### DOCUMENT TEXT
###

Re: bad news for US manufacturing
November 09, 2012 11:27AM
Steve(MS) Wrote


-------------------------------------------------------
> I wish but am convinced now more than ever that a
> larger percentage of the population has a
> disconnection with reality.

I have to agree with you on that one!



Edited 1 time(s). Last edit at 11/09/2012 11:28AM by tracyjm.
Re: bad news for US manufacturing
November 09, 2012 11:51AM
Here's some pertinent text from your Forbes link. It appears that Kindle can't, or is unable to do what Apple does every few years. And Apple is an American company. Bottom line: blame Management, not the "American way". Of course, a change in the U.S. tax structure and formula for capital gains (you know, government meddling) would help keep jobs here too...

The U.S. has lost or is on the verge of losing its ability to develop and manufacture a slew of high-tech products. Amazon’s Kindle 2 couldn’t be made in the U.S., even if Amazon wanted to:

- The flex circuit connectors are made in China because the US supplier base migrated to Asia.

###

### RECORDS PROVIDED
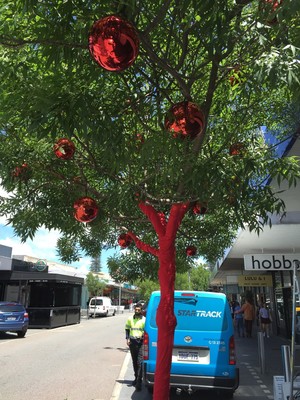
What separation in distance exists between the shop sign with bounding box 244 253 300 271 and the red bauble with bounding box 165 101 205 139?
743 centimetres

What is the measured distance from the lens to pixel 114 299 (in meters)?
82.8

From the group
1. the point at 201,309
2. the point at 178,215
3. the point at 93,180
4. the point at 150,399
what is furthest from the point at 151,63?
the point at 150,399

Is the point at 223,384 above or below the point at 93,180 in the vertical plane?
below

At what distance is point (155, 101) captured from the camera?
4.64 metres

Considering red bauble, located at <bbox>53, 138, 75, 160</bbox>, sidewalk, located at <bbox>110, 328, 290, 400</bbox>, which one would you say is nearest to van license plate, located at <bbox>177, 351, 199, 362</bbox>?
sidewalk, located at <bbox>110, 328, 290, 400</bbox>

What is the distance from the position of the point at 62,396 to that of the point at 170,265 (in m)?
4.47

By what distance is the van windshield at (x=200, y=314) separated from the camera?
302 inches

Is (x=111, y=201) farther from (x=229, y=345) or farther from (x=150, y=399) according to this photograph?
(x=150, y=399)

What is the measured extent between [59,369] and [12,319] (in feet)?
30.5

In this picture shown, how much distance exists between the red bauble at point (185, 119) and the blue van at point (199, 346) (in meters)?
4.97

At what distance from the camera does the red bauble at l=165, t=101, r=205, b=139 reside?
3.64m

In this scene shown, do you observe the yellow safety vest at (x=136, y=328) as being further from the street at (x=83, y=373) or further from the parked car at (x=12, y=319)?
the parked car at (x=12, y=319)

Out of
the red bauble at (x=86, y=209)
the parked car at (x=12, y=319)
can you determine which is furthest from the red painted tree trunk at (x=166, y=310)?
the parked car at (x=12, y=319)

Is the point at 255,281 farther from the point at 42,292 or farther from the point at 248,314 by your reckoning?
the point at 42,292
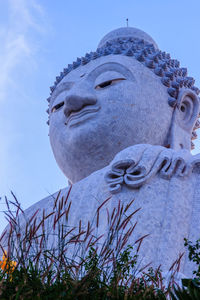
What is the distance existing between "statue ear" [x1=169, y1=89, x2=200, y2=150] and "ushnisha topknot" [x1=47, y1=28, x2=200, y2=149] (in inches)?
4.8

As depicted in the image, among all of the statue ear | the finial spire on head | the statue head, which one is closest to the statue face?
the statue head

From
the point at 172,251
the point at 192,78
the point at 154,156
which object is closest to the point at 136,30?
the point at 192,78

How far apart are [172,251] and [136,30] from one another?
4.72 m

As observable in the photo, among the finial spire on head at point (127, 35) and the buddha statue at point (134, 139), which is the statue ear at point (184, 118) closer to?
the buddha statue at point (134, 139)

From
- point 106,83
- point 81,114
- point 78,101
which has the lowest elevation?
point 81,114

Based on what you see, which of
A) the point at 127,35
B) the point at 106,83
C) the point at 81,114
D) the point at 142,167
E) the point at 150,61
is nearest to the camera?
the point at 142,167

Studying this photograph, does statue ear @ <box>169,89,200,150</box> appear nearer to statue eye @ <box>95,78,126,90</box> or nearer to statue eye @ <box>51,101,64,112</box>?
statue eye @ <box>95,78,126,90</box>

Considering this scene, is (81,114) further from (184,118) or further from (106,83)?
(184,118)

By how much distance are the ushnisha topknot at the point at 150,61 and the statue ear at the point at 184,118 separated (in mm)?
123

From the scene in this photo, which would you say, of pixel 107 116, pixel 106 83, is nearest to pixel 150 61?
pixel 106 83

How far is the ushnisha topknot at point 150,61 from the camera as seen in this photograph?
6.68 m

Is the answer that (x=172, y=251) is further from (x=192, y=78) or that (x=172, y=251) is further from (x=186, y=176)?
(x=192, y=78)

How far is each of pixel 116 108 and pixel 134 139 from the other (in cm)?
44

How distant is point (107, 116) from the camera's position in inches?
236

###

### TASKS TO PERFORM
A. Rewrite the forum post on US manufacturing, starting at "Edited 1 time(s)." and ending at "jobs here too...", with "Management" replaced by "Leadership".
B. Pick out every line of the records that contains the string "pixel", and copy each one. Case counts.

### ANSWER SET
A.
Edited 1 time(s). Last edit at 11/09/2012 11:28AM by tracyjm.
Re: bad news for US manufacturing
November 09, 2012 11:51AM
Here's some pertinent text from your Forbes link. It appears that Kindle can't, or is unable to do what Apple does every few years. And Apple is an American company. Bottom line: blame Leadership, not the "American way". Of course, a change in the U.S. tax structure and formula for capital gains (you know, government meddling) would help keep jobs here too...

B.
What is the measured distance from the lens to pixel 114 299 (in meters)?
From the scene in this photo, which would you say, of pixel 107 116, pixel 106 83, is nearest to pixel 150 61?
pixel 106 83
How far is each of pixel 116 108 and pixel 134 139 from the other (in cm)?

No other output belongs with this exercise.